Promises and Challenges of Causality for Ethical Machine Learning

by   Aida Rahmattalabi, et al.

In recent years, there has been increasing interest in causal reasoning for designing fair decision-making systems due to its compatibility with legal frameworks, interpretability for human stakeholders, and robustness to spurious correlations inherent in observational data, among other factors. The recent attention to causal fairness, however, has been accompanied with great skepticism due to practical and epistemological challenges with applying current causal fairness approaches in the literature. Motivated by the long-standing empirical work on causality in econometrics, social sciences, and biomedical sciences, in this paper we lay out the conditions for appropriate application of causal fairness under the "potential outcomes framework." We highlight key aspects of causal inference that are often ignored in the causal fairness literature. In particular, we discuss the importance of specifying the nature and timing of interventions on social categories such as race or gender.
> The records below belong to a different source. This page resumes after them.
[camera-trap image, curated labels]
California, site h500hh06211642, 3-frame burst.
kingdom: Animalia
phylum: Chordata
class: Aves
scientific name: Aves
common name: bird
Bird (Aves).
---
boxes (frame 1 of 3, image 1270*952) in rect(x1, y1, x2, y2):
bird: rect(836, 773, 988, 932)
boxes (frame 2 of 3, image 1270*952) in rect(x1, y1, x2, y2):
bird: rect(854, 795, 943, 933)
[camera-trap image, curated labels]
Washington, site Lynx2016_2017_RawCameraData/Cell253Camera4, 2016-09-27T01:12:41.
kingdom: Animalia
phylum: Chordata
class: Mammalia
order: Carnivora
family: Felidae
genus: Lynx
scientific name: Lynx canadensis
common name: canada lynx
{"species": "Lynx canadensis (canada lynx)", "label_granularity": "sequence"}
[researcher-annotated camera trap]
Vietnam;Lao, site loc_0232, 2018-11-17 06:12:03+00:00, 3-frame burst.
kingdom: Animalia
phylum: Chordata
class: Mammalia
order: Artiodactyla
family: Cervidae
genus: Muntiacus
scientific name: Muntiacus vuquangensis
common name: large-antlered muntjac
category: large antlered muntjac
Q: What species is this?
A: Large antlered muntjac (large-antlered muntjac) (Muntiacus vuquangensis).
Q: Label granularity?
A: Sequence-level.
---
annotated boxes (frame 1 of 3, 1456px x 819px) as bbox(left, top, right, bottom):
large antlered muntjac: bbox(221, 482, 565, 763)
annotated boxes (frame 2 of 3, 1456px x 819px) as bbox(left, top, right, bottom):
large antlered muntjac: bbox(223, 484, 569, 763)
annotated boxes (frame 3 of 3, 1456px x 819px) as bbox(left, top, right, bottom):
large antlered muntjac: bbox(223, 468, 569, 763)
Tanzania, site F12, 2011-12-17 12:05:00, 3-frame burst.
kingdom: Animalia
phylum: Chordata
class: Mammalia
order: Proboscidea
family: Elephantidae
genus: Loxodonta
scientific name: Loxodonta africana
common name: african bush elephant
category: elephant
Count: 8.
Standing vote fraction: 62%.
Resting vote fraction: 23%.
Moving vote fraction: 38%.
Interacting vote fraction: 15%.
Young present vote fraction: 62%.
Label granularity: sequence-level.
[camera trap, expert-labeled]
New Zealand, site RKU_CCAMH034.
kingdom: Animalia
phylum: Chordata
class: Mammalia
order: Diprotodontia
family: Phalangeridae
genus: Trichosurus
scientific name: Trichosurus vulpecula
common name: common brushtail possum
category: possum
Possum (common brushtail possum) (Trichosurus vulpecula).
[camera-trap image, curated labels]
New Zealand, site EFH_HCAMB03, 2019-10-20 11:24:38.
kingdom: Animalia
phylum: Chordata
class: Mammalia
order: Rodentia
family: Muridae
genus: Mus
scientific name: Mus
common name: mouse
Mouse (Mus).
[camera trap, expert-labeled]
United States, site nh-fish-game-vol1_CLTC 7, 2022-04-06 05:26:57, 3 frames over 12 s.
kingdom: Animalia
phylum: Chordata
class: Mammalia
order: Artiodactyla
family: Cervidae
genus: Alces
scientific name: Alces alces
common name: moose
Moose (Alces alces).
Precisely, instead of postulating an intervention on immutable attributes, we propose a shift in focus to their perceptions and discuss the implications for fairness evaluation. We argue that such conceptualization of the intervention is key in evaluating the validity of causal assumptions and conducting sound causal analysis including avoiding post-treatment bias. Subsequently, we illustrate how causality can address the limitations of existing fairness metrics, including those that depend upon statistical correlations. Specifically, we introduce causal variants of common statistical notions of fairness, and we make a novel observation that under the causal framework there is no fundamental disagreement between different notions of fairness. Finally, we conduct extensive experiments where we demonstrate our approach for evaluating and mitigating unfairness, specially when post-treatment variables are present.